WRITTEN EXERCISE: Pick up the passage on Ali-Qoli Khan's diplomatic career after its final sentence and write the next part.

START PASSAGE

Ali-Qoli returned to Tehran in 1906/1907 with his family, visiting the Bahai leader ʻAbdu'l-Bahá on the way. On his return to Washington, he was appointed Iranian consul in Washington from 1907. He firmly believed that Persia should look to United States—a nation with no colonial ambitions in the region—rather than European powers to drive its modernization. In his efforts to foster bilateral economic ties, Ali-Qoli Khan cultivated connections with prominent American politicians, industrialists, and financiers, including Henry Ford and President Woodrow Wilson. During a visit to Persia in 1910, he argued against hiring a German financial advisor, advocating instead for appointment of an American expert to reform the nation's finances. Upon returning to Washington as charge d'affaires with the title Nabil od-Dowleh, Ali-Qoli Khan advocated the appointment of an American financial advisor to reform Persia's finances. William Morgan Shuster was later appointed for this position. Ali-Qoli Khan was also in Washington when ʻAbdu’l-Bahá visited the city in 1912. At the Panama–Pacific International Exposition, a world's fair held in San Francisco in 1915, Ali-Qoli Khan was responsible for the Persian exhibit, which consisted largely of his personal collection of Persian art. Following the exposition, he was invited to lecture throughout the United States on Persian art.

After World War I, Ali-Qoli Khan was appointed a minister in persian delegation to Paris Peace Conference (1919–1920). In March 1919, he hosted a dinner for senior members of the American and Persian delegations at the Ritz Hotel. Early in 1921, he was appointed ambassador at the Ottoman government in Istanbul, replacing Khan-Malek Sasani.

Ali-Qoli Khan did not remain in Istanbul for long. Later year, Mohammad Hassan Mirza, the Crown prince, passed through Istanbul and was impressed by Ali-Qoli Khan's managerial abilities. He subsequently asked him to return to Persia and serve as his minister of the royal court, although Ali-Qoli Khan does not appear to have ever held the position. Frustrated in his attempts to bring about reforms and increasingly attacked by the clerics for being a Baháʼí, Ali-Qoli Khan took up the offer of becoming Persian minister to the five republics of the Caucasus at Tbilisi, where he observed the early stages of Communism during 1923-1942.

END PASSAGE
START EXTRACTED DATA

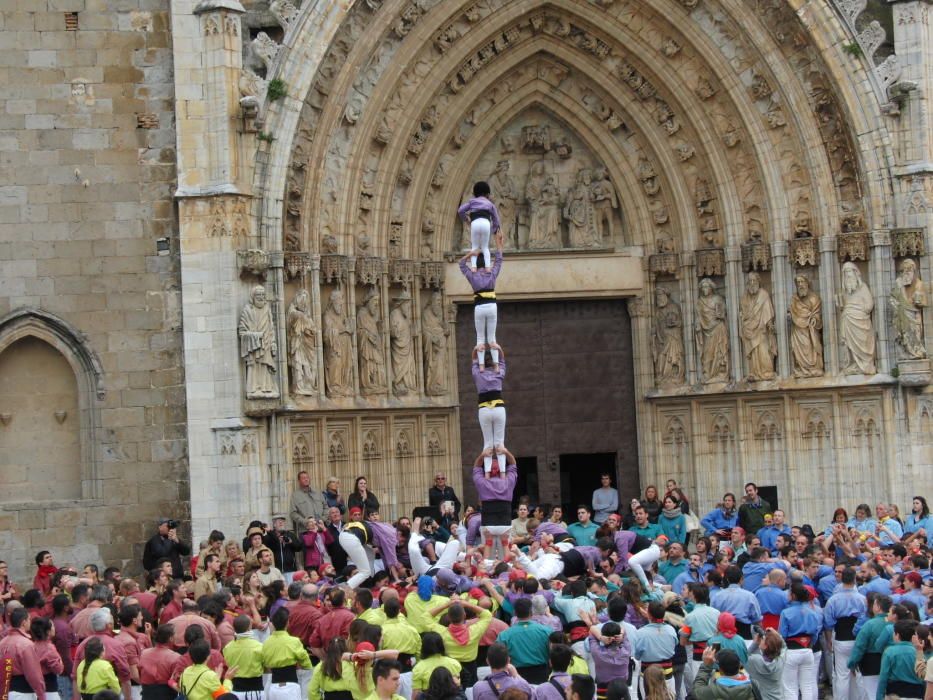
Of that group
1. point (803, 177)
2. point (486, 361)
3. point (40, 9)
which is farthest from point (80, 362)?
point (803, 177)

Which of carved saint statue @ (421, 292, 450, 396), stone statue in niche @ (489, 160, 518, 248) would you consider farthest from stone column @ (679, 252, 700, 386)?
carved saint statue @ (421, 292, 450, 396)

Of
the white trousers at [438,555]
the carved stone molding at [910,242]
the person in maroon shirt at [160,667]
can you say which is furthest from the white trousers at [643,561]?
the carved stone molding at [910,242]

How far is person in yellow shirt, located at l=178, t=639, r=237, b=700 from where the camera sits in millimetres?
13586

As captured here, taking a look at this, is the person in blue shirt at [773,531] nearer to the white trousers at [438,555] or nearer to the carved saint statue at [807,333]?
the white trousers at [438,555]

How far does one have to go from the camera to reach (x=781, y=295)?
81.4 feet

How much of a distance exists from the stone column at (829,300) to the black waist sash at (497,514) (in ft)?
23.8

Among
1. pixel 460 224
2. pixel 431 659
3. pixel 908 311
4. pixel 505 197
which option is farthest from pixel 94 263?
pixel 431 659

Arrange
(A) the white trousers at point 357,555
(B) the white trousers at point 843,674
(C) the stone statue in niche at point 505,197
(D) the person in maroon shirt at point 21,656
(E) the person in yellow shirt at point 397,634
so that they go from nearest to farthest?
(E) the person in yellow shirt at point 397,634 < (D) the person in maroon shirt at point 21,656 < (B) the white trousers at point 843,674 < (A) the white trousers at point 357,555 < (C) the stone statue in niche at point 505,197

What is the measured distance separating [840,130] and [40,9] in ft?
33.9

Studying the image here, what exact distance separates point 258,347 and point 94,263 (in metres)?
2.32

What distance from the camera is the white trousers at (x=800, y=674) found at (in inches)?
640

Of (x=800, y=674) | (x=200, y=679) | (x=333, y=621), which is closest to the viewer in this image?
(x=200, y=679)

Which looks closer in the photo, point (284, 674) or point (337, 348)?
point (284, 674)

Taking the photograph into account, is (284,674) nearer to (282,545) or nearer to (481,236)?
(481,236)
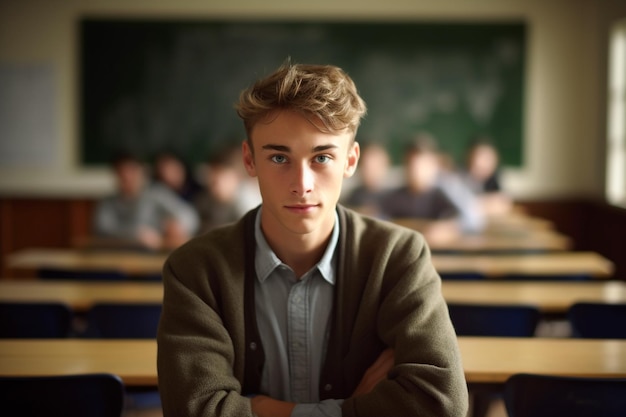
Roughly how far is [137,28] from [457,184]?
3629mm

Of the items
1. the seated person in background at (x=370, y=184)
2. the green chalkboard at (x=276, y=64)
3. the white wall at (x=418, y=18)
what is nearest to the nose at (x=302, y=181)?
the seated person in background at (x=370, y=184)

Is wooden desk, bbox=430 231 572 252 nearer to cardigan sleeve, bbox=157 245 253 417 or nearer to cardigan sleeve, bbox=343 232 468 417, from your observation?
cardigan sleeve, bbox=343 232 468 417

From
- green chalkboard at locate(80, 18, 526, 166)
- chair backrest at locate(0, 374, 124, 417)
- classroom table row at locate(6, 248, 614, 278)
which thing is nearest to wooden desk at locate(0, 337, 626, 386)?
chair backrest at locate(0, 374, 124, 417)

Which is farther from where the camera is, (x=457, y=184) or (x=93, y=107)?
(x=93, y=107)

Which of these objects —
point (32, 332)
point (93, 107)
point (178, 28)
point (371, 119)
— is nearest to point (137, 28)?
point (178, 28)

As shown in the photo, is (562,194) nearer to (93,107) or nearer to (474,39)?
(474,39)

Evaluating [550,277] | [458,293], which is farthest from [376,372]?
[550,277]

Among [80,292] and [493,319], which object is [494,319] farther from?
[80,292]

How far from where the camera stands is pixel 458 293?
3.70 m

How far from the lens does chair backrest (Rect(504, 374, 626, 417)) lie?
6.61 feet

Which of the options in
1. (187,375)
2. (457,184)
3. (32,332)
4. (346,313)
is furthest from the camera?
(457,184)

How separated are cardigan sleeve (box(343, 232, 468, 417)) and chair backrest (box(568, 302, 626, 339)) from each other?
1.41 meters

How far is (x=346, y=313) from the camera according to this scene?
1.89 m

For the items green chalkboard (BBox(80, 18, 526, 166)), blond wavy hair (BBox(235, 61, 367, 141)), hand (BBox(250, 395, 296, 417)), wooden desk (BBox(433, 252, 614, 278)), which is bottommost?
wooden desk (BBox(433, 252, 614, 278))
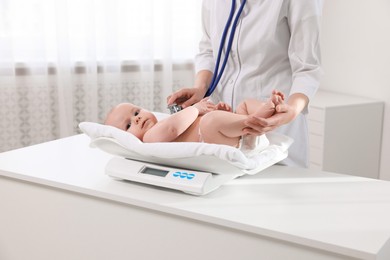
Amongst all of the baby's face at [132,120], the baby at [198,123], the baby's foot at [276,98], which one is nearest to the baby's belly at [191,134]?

END EXTRACTED DATA

FINAL RESULT:
In 1924, after staying with the new Baháʼí leader Shoghi Effendi in Haifa, the family traveled to the United States and settled in New York. There, Ali-Qoli Khan, no longer in Persian government service and with limited financial resources, supported himself by lecturing and operating a gallery of Persian art in Rockefeller Center. He increasingly devoted himself to serving the Baháʼí community, frequently lecturing on Baháʼí subjects throughout the United States. In 1925–1926, he served as a member of the National Spiritual Assembly of the Baháʼís of the USA.

==Later life and death==
His most important service to Baháʼí community, however, was his translation of Baháʼí scriptures, as there were few reliable translations available to the American Baháʼí community at the time. He sometimes wrote under the pen name "Ishtael-ebn-Kalenter". Florence died in 1949, while Ali-Qoli Khan was in Iran on business. After this, he moved to Washington, D.C., where he remained until his own death on 7 April 1966.

==Family==
Ali-Qoli Khan and Florence Breed had three children, Rahim (born 1905), Marzieh (1908–1993), and Hamideh (1910–1989). Their daughter Marzieh Gail published a series of family memoirs, Other People, Other Places (1982), Summon up Remembrance (1987), and Arches of the Years (1991).

==Sources==
- Fazel Mazandarani, Asad-Allah (1974). "تاریخ ظهور الحق"
- Shuster, William Morgan (1912). "The Strangling of Persia"
- McDaniel, Robert A. (1974). "The Shuster Mission and the Persian Constitutional Revolution"
- "PERSIA WANTS OUR HELP.; Foreign Minister Tells Needs at Dinner in Paris" (1919)
- Sasani, Ahmad Khan-Malek (1966). "یادبودهای سفارت استانبول"
- Chen, Constance M. (1996). "Obituary: Marzieh Nabil Carpenter Gail (1908–1993): Translator and Author, "Patron Saint" of Women Bahá'í Scholars"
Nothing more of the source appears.